Jones was arrested July 19 and charged with injury to the elderly by act and injury to the elderly by omission. According to the felony complaint, Jones beat Greenawalt with a cane. 

Police didn't say Tuesday whether they would seek to upgrade the charges in light of Greenawalt's death. No cause of death was given.

Harris County court records show that Walter Jones has a criminal record extending back to 2001, with arrests on charges of theft and possession of marijuana. 

In 2009, a grand jury indicted him on a charge of failing to register as a sex offender. Charging documents in that case said Jones was convicted in juvenile court in 1997 of two counts of felony aggravated sexual assault of a child.

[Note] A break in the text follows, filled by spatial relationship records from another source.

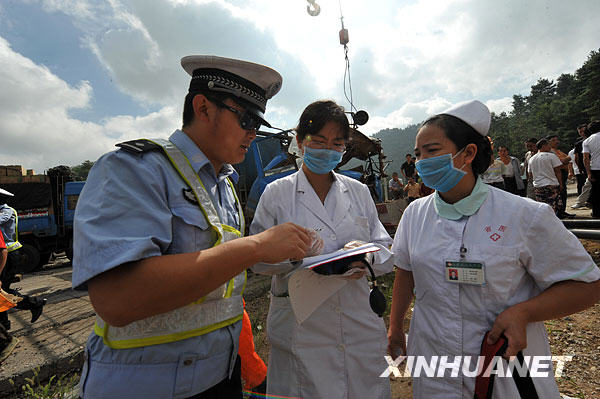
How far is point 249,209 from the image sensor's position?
651 centimetres

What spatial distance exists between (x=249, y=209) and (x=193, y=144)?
528 centimetres

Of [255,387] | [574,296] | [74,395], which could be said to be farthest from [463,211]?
[74,395]

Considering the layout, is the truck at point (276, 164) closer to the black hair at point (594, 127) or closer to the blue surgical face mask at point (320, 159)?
the blue surgical face mask at point (320, 159)

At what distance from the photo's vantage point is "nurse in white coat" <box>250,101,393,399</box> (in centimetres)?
175

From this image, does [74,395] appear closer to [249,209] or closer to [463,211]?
[463,211]

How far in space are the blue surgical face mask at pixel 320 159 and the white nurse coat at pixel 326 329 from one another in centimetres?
21

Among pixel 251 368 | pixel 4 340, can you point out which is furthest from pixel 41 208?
pixel 251 368

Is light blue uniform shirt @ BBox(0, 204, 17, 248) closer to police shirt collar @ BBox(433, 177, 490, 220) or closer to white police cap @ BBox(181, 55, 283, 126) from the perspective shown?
white police cap @ BBox(181, 55, 283, 126)

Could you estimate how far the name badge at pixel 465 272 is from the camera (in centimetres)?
137

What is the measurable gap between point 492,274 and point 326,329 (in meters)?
1.01

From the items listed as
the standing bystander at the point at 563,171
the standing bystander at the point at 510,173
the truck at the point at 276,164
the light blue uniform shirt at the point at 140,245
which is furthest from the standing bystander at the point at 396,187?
the light blue uniform shirt at the point at 140,245

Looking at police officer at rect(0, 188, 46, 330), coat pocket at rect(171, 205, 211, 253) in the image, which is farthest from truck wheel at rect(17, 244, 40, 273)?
coat pocket at rect(171, 205, 211, 253)

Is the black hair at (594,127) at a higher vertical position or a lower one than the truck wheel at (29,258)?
higher

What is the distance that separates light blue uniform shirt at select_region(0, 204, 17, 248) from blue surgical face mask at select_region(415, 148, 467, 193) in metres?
5.78
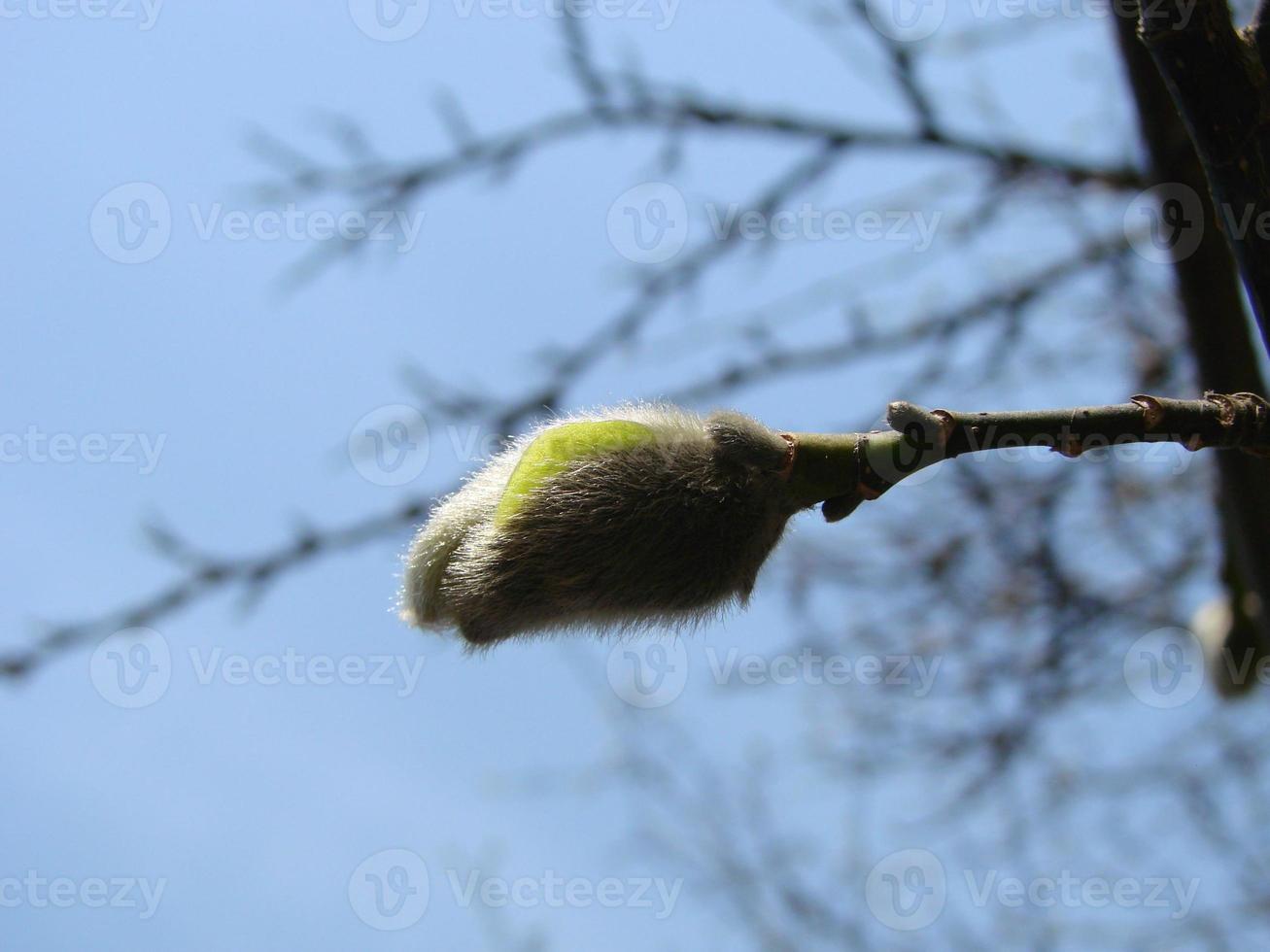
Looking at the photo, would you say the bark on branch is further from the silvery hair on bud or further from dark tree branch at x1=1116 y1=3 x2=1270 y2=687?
dark tree branch at x1=1116 y1=3 x2=1270 y2=687

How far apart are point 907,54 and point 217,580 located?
1.99m

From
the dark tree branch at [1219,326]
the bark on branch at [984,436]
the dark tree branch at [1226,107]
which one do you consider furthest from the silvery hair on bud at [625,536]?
the dark tree branch at [1219,326]

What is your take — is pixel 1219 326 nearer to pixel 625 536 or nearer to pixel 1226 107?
pixel 1226 107

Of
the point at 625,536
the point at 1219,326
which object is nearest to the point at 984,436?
the point at 625,536

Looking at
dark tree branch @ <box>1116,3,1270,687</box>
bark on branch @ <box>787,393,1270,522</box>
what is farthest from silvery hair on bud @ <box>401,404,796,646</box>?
dark tree branch @ <box>1116,3,1270,687</box>

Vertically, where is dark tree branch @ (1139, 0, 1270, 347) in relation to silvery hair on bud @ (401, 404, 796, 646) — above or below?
above

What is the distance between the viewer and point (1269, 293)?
1.08m

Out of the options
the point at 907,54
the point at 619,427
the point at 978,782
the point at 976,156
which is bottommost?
the point at 978,782

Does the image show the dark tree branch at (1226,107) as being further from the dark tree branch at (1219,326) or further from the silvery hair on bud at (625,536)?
the dark tree branch at (1219,326)

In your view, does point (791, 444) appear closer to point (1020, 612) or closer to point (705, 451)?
point (705, 451)

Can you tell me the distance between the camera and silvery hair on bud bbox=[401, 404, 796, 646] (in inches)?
43.4

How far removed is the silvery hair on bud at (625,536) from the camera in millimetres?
1102

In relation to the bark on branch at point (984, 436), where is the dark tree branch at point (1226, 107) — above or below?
above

The 2009 charge of failing to register as a sex offender was eventually dismissed for lack of evidence, court records show.  

The home where the men were held was once the headquarters of the nonprofit Faith Ministries, whose declared mission was to feed and shelter the homeless. It was run by Jones' grandmother, Regina Jones.

The Houston Chronicle reported that in 2010, state authorities revoked the ministry's nonprofit status because of tax reporting issues.